Excerpts of spatial question data:
----------------------------------------

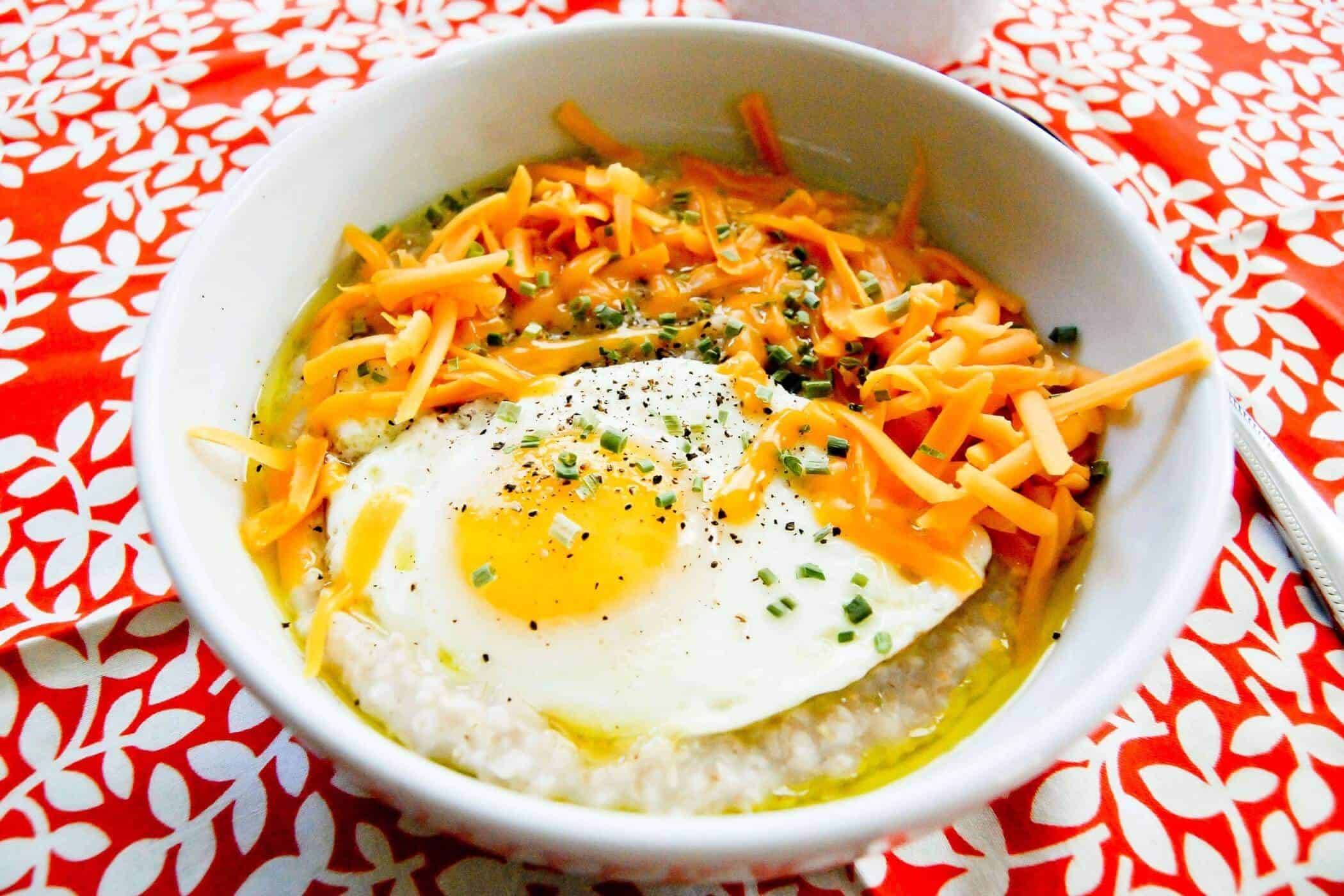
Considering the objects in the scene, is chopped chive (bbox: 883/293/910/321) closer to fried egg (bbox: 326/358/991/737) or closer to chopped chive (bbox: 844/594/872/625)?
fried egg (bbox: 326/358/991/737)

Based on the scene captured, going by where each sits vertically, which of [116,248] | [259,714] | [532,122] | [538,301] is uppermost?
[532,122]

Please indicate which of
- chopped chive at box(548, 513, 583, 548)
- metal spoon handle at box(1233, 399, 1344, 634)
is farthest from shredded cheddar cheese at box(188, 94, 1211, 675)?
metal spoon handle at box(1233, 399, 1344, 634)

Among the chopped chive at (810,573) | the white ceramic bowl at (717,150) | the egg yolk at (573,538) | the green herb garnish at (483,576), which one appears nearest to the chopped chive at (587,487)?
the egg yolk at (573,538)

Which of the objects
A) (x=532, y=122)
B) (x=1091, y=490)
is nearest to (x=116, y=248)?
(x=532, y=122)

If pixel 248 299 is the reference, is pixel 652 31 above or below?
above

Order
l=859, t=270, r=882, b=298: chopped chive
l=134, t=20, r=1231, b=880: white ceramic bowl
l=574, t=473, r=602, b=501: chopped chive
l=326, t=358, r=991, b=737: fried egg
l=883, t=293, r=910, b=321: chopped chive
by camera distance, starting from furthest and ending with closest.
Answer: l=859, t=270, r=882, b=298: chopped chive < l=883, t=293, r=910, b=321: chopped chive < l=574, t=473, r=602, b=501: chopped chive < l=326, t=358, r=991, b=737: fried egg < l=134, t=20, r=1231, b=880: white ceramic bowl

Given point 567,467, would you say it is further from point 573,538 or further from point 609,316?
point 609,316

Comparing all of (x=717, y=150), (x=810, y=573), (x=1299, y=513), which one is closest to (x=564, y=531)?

----------------------------------------

* _Task to complete_: Arrange the listing as a numbered list, starting at the line with "Which of the objects" and running through the final line of the listing, both included. Leave out blank lines.

* _Task response_:
1. Which of the objects
2. A) (x=532, y=122)
3. B) (x=1091, y=490)
4. is nearest to (x=116, y=248)?
5. (x=532, y=122)
6. If pixel 248 299 is the reference, is pixel 652 31 above or below?
7. above
8. Order
9. l=859, t=270, r=882, b=298: chopped chive
10. l=134, t=20, r=1231, b=880: white ceramic bowl
11. l=574, t=473, r=602, b=501: chopped chive
12. l=326, t=358, r=991, b=737: fried egg
13. l=883, t=293, r=910, b=321: chopped chive
14. by camera distance, starting from furthest and ending with closest.
15. Answer: l=859, t=270, r=882, b=298: chopped chive < l=883, t=293, r=910, b=321: chopped chive < l=574, t=473, r=602, b=501: chopped chive < l=326, t=358, r=991, b=737: fried egg < l=134, t=20, r=1231, b=880: white ceramic bowl
16. Given point 567,467, would you say it is further from point 573,538 or further from point 609,316?
17. point 609,316
18. Comparing all of (x=717, y=150), (x=810, y=573), (x=1299, y=513), which one is closest to (x=564, y=531)?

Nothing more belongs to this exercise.